| DATA SUPPLIED |
▬▬▬▬▬▬▬▬▬▬

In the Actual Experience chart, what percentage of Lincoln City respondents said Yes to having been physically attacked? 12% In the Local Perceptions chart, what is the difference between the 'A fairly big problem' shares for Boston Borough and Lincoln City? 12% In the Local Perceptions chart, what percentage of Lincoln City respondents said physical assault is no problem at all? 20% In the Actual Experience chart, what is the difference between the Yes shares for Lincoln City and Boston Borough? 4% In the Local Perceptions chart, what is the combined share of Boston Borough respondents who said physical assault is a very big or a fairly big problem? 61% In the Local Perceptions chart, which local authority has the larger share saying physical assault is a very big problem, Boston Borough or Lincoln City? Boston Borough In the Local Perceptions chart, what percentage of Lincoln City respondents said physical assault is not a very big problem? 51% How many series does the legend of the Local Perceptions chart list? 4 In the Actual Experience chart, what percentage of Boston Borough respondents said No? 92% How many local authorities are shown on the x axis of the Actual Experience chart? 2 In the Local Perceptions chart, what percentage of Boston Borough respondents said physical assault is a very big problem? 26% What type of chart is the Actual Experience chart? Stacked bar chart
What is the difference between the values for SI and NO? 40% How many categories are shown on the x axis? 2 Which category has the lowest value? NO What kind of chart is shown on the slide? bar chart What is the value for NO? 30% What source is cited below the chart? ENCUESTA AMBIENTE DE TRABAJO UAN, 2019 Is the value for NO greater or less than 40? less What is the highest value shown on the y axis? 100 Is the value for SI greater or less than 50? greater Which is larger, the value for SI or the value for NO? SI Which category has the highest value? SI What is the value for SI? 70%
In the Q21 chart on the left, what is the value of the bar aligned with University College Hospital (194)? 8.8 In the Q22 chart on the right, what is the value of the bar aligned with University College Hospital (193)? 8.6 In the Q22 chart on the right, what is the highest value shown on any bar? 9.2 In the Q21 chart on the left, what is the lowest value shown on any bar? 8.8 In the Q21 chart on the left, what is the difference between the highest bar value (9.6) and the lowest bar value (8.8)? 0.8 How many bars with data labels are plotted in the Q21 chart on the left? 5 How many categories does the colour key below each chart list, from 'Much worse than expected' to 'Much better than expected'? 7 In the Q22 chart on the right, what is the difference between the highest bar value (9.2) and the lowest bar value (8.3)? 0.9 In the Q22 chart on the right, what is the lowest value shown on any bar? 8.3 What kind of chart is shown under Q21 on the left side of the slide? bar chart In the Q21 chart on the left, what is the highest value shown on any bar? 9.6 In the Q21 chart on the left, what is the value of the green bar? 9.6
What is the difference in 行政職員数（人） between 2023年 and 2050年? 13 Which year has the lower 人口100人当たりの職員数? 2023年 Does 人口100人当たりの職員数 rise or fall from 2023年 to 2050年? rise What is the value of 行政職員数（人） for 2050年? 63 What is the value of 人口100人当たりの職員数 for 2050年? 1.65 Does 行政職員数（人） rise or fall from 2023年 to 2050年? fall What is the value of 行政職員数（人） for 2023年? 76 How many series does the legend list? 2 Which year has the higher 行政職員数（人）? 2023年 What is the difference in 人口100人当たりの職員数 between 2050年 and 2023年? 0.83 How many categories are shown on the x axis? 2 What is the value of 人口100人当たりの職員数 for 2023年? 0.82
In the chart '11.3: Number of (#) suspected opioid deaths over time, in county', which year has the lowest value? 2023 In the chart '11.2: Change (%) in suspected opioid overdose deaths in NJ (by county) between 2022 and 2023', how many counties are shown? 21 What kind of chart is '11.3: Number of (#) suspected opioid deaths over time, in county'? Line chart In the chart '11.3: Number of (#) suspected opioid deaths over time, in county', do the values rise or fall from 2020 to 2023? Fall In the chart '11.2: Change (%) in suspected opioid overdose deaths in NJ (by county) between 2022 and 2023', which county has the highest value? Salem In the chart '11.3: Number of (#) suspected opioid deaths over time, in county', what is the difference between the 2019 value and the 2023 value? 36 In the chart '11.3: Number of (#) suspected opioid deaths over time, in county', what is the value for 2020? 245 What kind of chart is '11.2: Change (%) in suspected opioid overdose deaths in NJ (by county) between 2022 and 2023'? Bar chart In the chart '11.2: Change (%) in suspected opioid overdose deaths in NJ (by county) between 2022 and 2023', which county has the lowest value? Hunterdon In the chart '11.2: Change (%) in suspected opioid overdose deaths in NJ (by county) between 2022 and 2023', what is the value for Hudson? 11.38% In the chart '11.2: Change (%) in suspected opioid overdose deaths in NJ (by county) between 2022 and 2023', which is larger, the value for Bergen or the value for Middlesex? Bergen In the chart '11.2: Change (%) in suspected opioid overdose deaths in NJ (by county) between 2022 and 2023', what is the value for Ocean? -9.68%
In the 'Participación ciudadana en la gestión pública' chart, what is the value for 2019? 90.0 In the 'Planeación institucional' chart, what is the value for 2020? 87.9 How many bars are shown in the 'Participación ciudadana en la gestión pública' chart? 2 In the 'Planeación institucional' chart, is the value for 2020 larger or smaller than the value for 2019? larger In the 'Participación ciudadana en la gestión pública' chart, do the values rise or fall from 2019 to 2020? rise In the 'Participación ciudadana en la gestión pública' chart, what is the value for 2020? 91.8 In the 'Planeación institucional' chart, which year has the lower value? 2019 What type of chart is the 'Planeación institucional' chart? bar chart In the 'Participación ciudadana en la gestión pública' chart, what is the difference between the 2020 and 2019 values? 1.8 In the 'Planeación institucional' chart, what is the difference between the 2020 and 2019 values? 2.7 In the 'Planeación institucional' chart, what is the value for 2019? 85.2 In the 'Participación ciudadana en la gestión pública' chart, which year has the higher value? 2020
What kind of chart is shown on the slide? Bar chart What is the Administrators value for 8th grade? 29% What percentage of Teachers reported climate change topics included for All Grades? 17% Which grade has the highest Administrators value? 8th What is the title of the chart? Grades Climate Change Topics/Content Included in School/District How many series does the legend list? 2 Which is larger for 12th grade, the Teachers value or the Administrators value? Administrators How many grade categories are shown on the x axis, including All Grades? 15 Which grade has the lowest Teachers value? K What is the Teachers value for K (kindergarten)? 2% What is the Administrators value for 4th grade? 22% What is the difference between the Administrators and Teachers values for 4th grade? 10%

▬▬▬▬▬▬▬▬▬▬

| PROBLEM TO SOLVE |
Copy out every line of the records above, keeping each one the same as it appears.

| WRITTEN RESPONSE |
In the Actual Experience chart, what percentage of Lincoln City respondents said Yes to having been physically attacked? 12% In the Local Perceptions chart, what is the difference between the 'A fairly big problem' shares for Boston Borough and Lincoln City? 12% In the Local Perceptions chart, what percentage of Lincoln City respondents said physical assault is no problem at all? 20% In the Actual Experience chart, what is the difference between the Yes shares for Lincoln City and Boston Borough? 4% In the Local Perceptions chart, what is the combined share of Boston Borough respondents who said physical assault is a very big or a fairly big problem? 61% In the Local Perceptions chart, which local authority has the larger share saying physical assault is a very big problem, Boston Borough or Lincoln City? Boston Borough In the Local Perceptions chart, what percentage of Lincoln City respondents said physical assault is not a very big problem? 51% How many series does the legend of the Local Perceptions chart list? 4 In the Actual Experience chart, what percentage of Boston Borough respondents said No? 92% How many local authorities are shown on the x axis of the Actual Experience chart? 2 In the Local Perceptions chart, what percentage of Boston Borough respondents said physical assault is a very big problem? 26% What type of chart is the Actual Experience chart? Stacked bar chart
What is the difference between the values for SI and NO? 40% How many categories are shown on the x axis? 2 Which category has the lowest value? NO What kind of chart is shown on the slide? bar chart What is the value for NO? 30% What source is cited below the chart? ENCUESTA AMBIENTE DE TRABAJO UAN, 2019 Is the value for NO greater or less than 40? less What is the highest value shown on the y axis? 100 Is the value for SI greater or less than 50? greater Which is larger, the value for SI or the value for NO? SI Which category has the highest value? SI What is the value for SI? 70%
In the Q21 chart on the left, what is the value of the bar aligned with University College Hospital (194)? 8.8 In the Q22 chart on the right, what is the value of the bar aligned with University College Hospital (193)? 8.6 In the Q22 chart on the right, what is the highest value shown on any bar? 9.2 In the Q21 chart on the left, what is the lowest value shown on any bar? 8.8 In the Q21 chart on the left, what is the difference between the highest bar value (9.6) and the lowest bar value (8.8)? 0.8 How many bars with data labels are plotted in the Q21 chart on the left? 5 How many categories does the colour key below each chart list, from 'Much worse than expected' to 'Much better than expected'? 7 In the Q22 chart on the right, what is the difference between the highest bar value (9.2) and the lowest bar value (8.3)? 0.9 In the Q22 chart on the right, what is the lowest value shown on any bar? 8.3 What kind of chart is shown under Q21 on the left side of the slide? bar chart In the Q21 chart on the left, what is the highest value shown on any bar? 9.6 In the Q21 chart on the left, what is the value of the green bar? 9.6
What is the difference in 行政職員数（人） between 2023年 and 2050年? 13 Which year has the lower 人口100人当たりの職員数? 2023年 Does 人口100人当たりの職員数 rise or fall from 2023年 to 2050年? rise What is the value of 行政職員数（人） for 2050年? 63 What is the value of 人口100人当たりの職員数 for 2050年? 1.65 Does 行政職員数（人） rise or fall from 2023年 to 2050年? fall What is the value of 行政職員数（人） for 2023年? 76 How many series does the legend list? 2 Which year has the higher 行政職員数（人）? 2023年 What is the difference in 人口100人当たりの職員数 between 2050年 and 2023年? 0.83 How many categories are shown on the x axis? 2 What is the value of 人口100人当たりの職員数 for 2023年? 0.82
In the chart '11.3: Number of (#) suspected opioid deaths over time, in county', which year has the lowest value? 2023 In the chart '11.2: Change (%) in suspected opioid overdose deaths in NJ (by county) between 2022 and 2023', how many counties are shown? 21 What kind of chart is '11.3: Number of (#) suspected opioid deaths over time, in county'? Line chart In the chart '11.3: Number of (#) suspected opioid deaths over time, in county', do the values rise or fall from 2020 to 2023? Fall In the chart '11.2: Change (%) in suspected opioid overdose deaths in NJ (by county) between 2022 and 2023', which county has the highest value? Salem In the chart '11.3: Number of (#) suspected opioid deaths over time, in county', what is the difference between the 2019 value and the 2023 value? 36 In the chart '11.3: Number of (#) suspected opioid deaths over time, in county', what is the value for 2020? 245 What kind of chart is '11.2: Change (%) in suspected opioid overdose deaths in NJ (by county) between 2022 and 2023'? Bar chart In the chart '11.2: Change (%) in suspected opioid overdose deaths in NJ (by county) between 2022 and 2023', which county has the lowest value? Hunterdon In the chart '11.2: Change (%) in suspected opioid overdose deaths in NJ (by county) between 2022 and 2023', what is the value for Hudson? 11.38% In the chart '11.2: Change (%) in suspected opioid overdose deaths in NJ (by county) between 2022 and 2023', which is larger, the value for Bergen or the value for Middlesex? Bergen In the chart '11.2: Change (%) in suspected opioid overdose deaths in NJ (by county) between 2022 and 2023', what is the value for Ocean? -9.68%
In the 'Participación ciudadana en la gestión pública' chart, what is the value for 2019? 90.0 In the 'Planeación institucional' chart, what is the value for 2020? 87.9 How many bars are shown in the 'Participación ciudadana en la gestión pública' chart? 2 In the 'Planeación institucional' chart, is the value for 2020 larger or smaller than the value for 2019? larger In the 'Participación ciudadana en la gestión pública' chart, do the values rise or fall from 2019 to 2020? rise In the 'Participación ciudadana en la gestión pública' chart, what is the value for 2020? 91.8 In the 'Planeación institucional' chart, which year has the lower value? 2019 What type of chart is the 'Planeación institucional' chart? bar chart In the 'Participación ciudadana en la gestión pública' chart, what is the difference between the 2020 and 2019 values? 1.8 In the 'Planeación institucional' chart, what is the difference between the 2020 and 2019 values? 2.7 In the 'Planeación institucional' chart, what is the value for 2019? 85.2 In the 'Participación ciudadana en la gestión pública' chart, which year has the higher value? 2020
What kind of chart is shown on the slide? Bar chart What is the Administrators value for 8th grade? 29% What percentage of Teachers reported climate change topics included for All Grades? 17% Which grade has the highest Administrators value? 8th What is the title of the chart? Grades Climate Change Topics/Content Included in School/District How many series does the legend list? 2 Which is larger for 12th grade, the Teachers value or the Administrators value? Administrators How many grade categories are shown on the x axis, including All Grades? 15 Which grade has the lowest Teachers value? K What is the Teachers value for K (kindergarten)? 2% What is the Administrators value for 4th grade? 22% What is the difference between the Administrators and Teachers values for 4th grade? 10%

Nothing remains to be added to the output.